* _What the task requires_
Quote the records word for word, starting with the line that contains "Could you tell me which of" and continuing through the end of the records.

* _Exercise material_
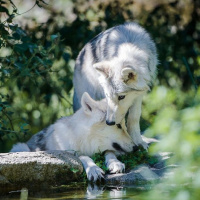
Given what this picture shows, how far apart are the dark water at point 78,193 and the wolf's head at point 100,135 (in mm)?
811

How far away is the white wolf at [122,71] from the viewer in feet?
17.7

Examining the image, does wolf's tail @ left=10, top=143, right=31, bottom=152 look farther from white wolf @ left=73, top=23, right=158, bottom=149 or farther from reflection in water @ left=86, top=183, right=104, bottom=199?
reflection in water @ left=86, top=183, right=104, bottom=199

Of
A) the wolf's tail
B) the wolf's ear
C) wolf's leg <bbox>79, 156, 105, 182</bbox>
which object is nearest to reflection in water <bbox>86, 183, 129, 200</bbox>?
wolf's leg <bbox>79, 156, 105, 182</bbox>

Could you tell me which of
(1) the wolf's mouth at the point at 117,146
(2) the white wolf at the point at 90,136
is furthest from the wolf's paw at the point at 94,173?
(1) the wolf's mouth at the point at 117,146

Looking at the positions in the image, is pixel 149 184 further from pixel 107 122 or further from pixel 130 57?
pixel 130 57

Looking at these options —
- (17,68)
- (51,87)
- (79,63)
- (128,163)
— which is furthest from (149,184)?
(51,87)

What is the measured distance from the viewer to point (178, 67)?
9.73 metres

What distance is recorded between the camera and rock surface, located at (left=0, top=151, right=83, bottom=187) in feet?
13.8

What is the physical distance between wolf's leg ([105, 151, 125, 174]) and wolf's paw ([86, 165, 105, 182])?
0.15 m

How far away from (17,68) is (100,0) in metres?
3.93

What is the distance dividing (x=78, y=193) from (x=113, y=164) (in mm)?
825

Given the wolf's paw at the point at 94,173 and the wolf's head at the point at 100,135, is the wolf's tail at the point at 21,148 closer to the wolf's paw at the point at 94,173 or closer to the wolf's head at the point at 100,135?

* _Completed task_
Could you tell me which of
(1) the wolf's mouth at the point at 117,146
(2) the white wolf at the point at 90,136
is furthest from the wolf's paw at the point at 94,173?
(1) the wolf's mouth at the point at 117,146

Looking at the positions in the image, is pixel 149 184 further from pixel 107 122 or further from pixel 130 57?
pixel 130 57

Looking at these options —
- (17,68)
- (51,87)
- (79,63)
- (128,163)
— which is furthest from (149,184)?
(51,87)

What is the measured distance from the viewer to point (178, 67)?
9.73 metres

What distance is recorded between the camera and rock surface, located at (left=0, top=151, right=83, bottom=187) in feet?
13.8

What is the physical distance between wolf's leg ([105, 151, 125, 174]) and wolf's paw ([86, 165, 105, 182])?
0.15 m

How far away from (17,68) is (100,0) in metres?
3.93

What is the distance dividing (x=78, y=193) from (x=113, y=164) (in mm)?
825

Given the wolf's paw at the point at 94,173 and the wolf's head at the point at 100,135, is the wolf's tail at the point at 21,148 closer to the wolf's paw at the point at 94,173 or closer to the wolf's head at the point at 100,135?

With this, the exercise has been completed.